*Action item*. Print exactly the lines below between the line containing "Vetoquinol Caniviton Forte granulat 1000g" and the line containing "Tamrotor 04019024H Type", counting both of those lines. Leave pictures out.

Data supplied Start Marker

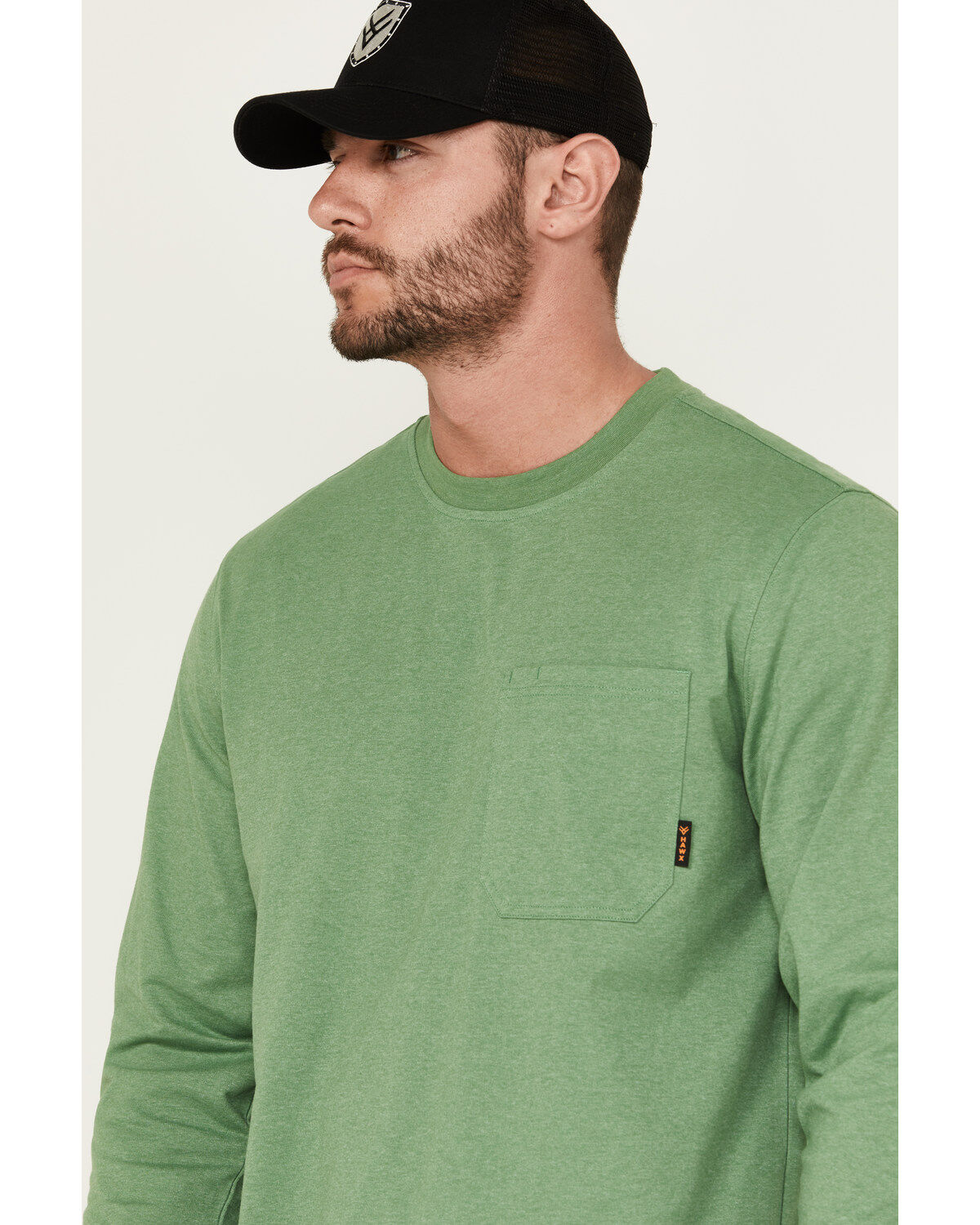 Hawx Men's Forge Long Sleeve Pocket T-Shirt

Data supplied End Marker
Data supplied Start Marker

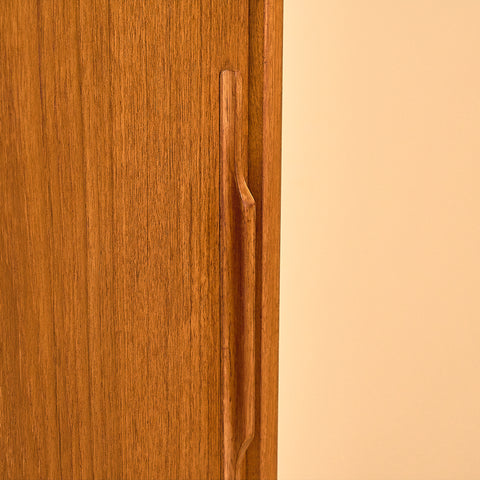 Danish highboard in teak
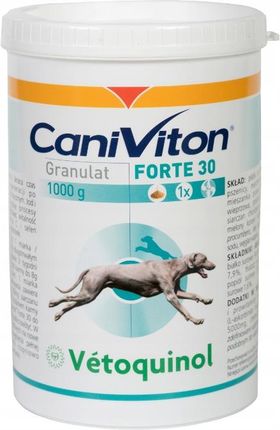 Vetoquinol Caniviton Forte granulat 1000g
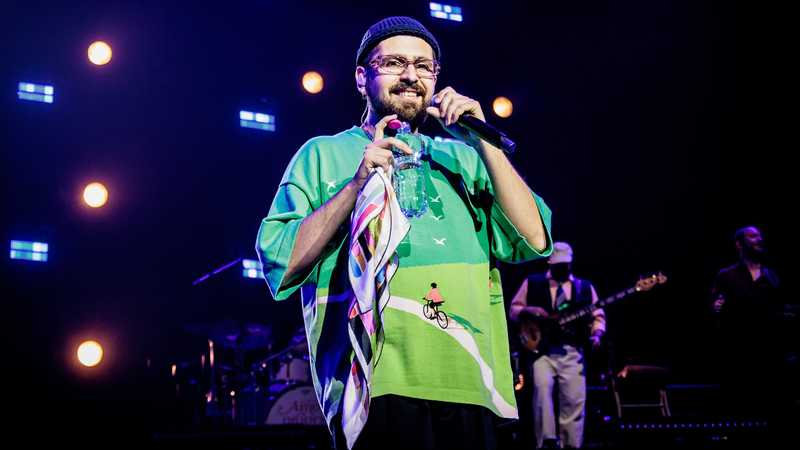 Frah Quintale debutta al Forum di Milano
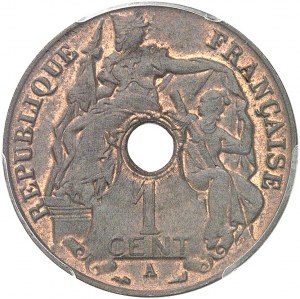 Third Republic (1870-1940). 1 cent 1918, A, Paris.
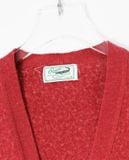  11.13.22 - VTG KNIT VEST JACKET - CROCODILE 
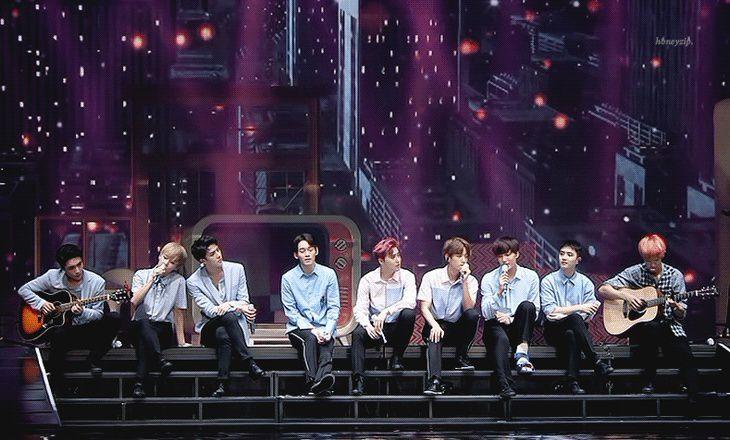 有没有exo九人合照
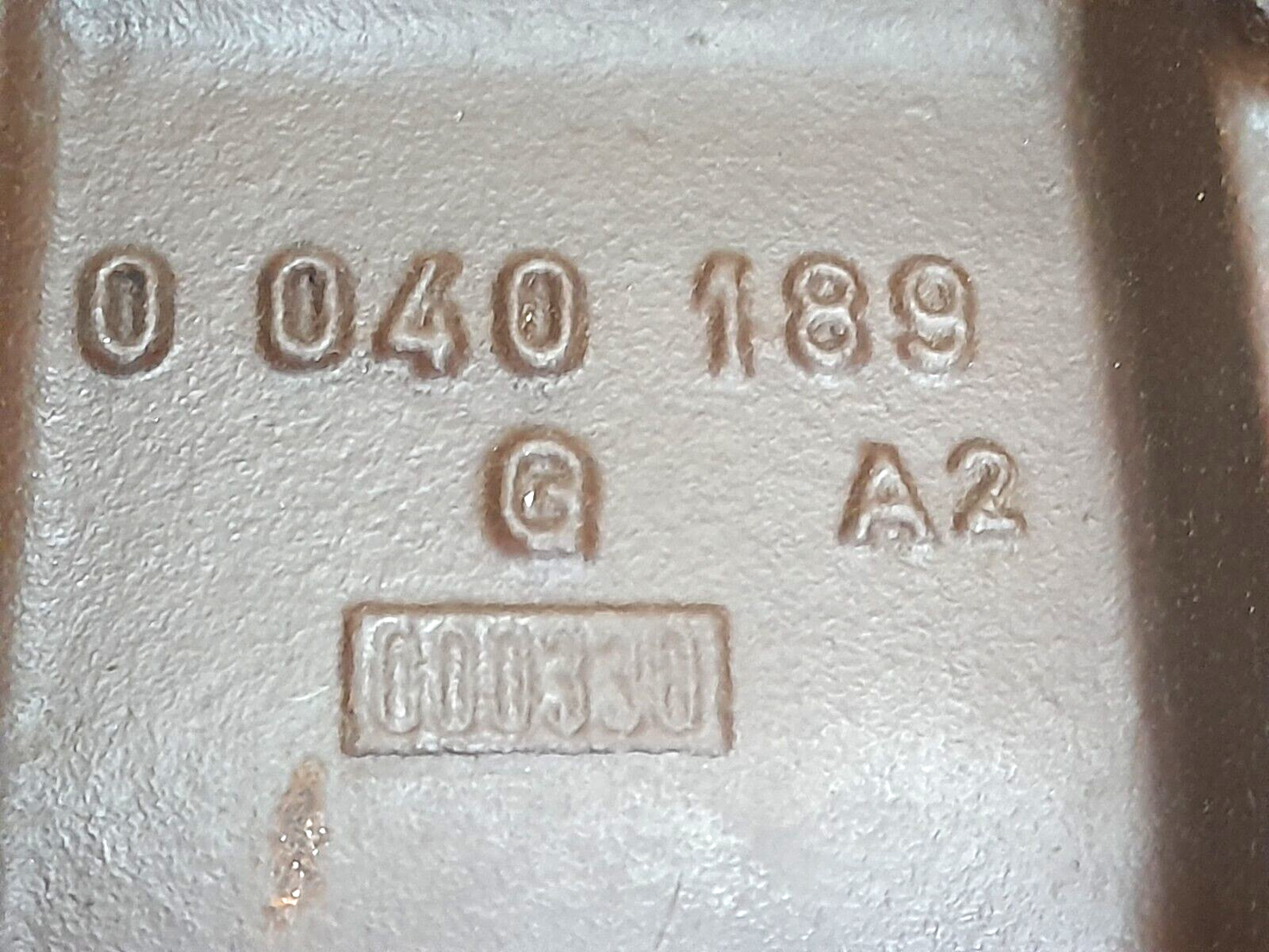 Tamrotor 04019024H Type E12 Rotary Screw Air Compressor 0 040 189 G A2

Data supplied End Marker

*The answer*.
 Vetoquinol Caniviton Forte granulat 1000g
 Frah Quintale debutta al Forum di Milano
 Third Republic (1870-1940). 1 cent 1918, A, Paris.
  11.13.22 - VTG KNIT VEST JACKET - CROCODILE 
 有没有exo九人合照
 Tamrotor 04019024H Type E12 Rotary Screw Air Compressor 0 040 189 G A2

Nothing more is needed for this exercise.